TAREAS Y EJERCICIOS ->
1: Según la entrevista, ¿cómo se llamaba el primer poema que escribió Verónica?
2: Copia de nuevo la parte de la entrevista que empieza en "Y dirige un" y termina en "a la poesía?", cambiando "taller" por "curso".

TEXTO PROPUESTO ->
Verónica trabaja la palabra incansablemente. Se nota en su
poesía. Y en otras cosas. Además de poeta es correctora literaria y redactora.
Y dirige un taller de cuento y poesía. Actividades en las que la palabra siempre se
trabaja junto al otro, y con los otros. De ese trabajo hablamos
a continuación.
¿Qué te motivó a
dedicarte a la poesía?
No lo sé. Necesidad tal vez... Un día, de niña, leí un poema
y me pareció que era algo grandioso, entonces quise hacer yo algo parecido,
experimentarlo, probar si a mí también me salía. Probé y me gustó, y se volvió
una necesidad. Lo que sentí fue inigualable. La poesía, así como cualquier otra
actividad relacionada con la escritura, es una búsqueda de la forma y de las
palabras justas. Los poetas son algo así como traductores de ideas. El desafío
es plasmarlas, elegir la manera. Y esa búsqueda me apasiona. A veces estoy
meses con una idea en la cabeza, una imagen, un verso… Cuando encuentro la
forma o las palabras, la felicidad es tan intensa que siempre quiero más.
¿Cuál fue el primer
poema que escribiste?
¡Ah, me avergüenzo! Mi primer poema se tituló «La
primavera». Era un texto cursi y que, prácticamente, era un plagio de otro
poema que había leído en una sección para niños del periódico La Nación. Es uno de los pocos textos
míos que puedo recitar de memoria, pero de nada me sirve porque tiene poco o
nulo valor literario. Sí tiene valor para mí y para mi propia historia: gracias
a ese poema, me animé a seguir experimentando y terminé dedicándome a este
género.
¿Qué cosas pueden
convertirse en un poema?

INFORMACIÓN EXTRAÍDA ->
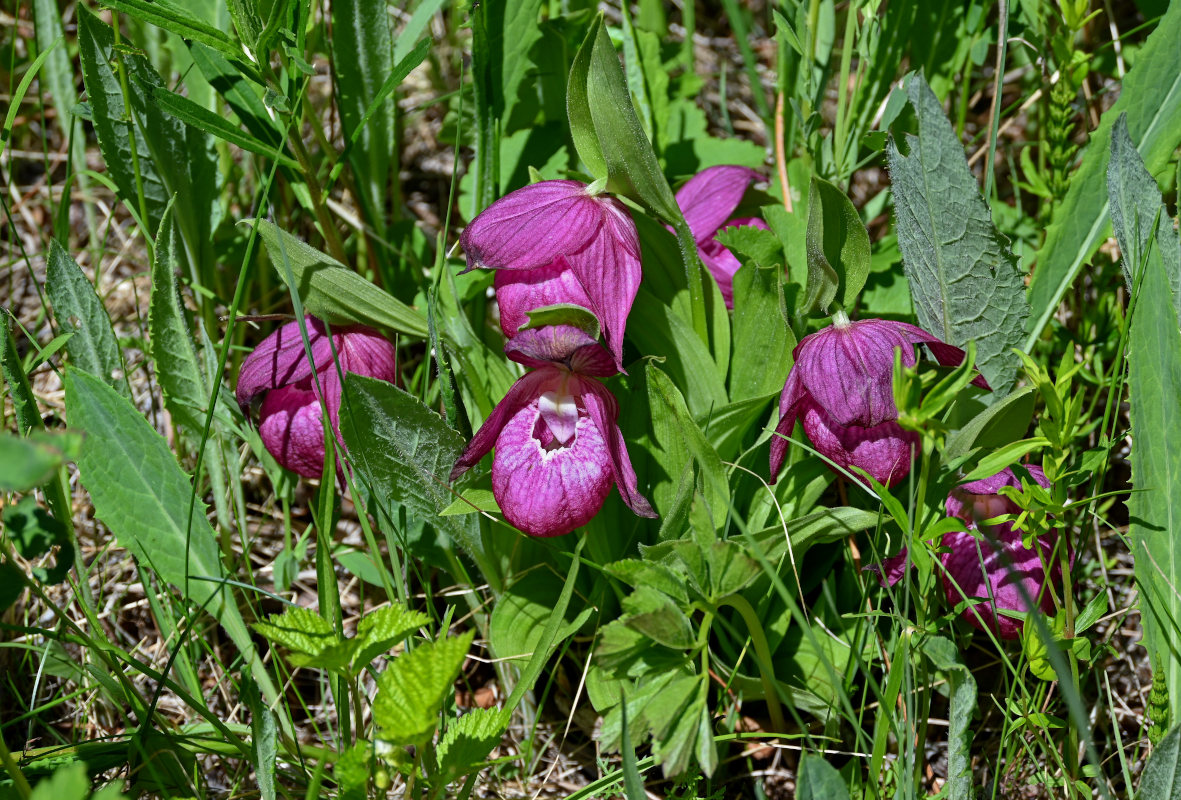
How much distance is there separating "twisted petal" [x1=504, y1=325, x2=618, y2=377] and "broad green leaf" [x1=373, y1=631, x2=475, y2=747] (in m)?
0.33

==

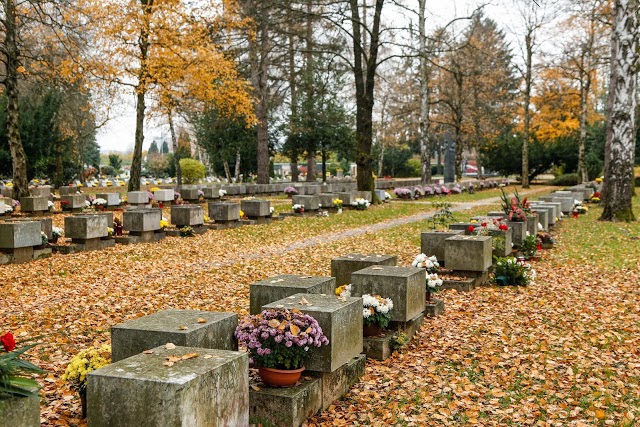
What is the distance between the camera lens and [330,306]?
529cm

LOS RESULTADOS ->
1: «La primavera».

2:
Y dirige un curso de cuento y poesía. Actividades en las que la palabra siempre se
trabaja junto al otro, y con los otros. De ese trabajo hablamos
a continuación.
¿Qué te motivó a
dedicarte a la poesía?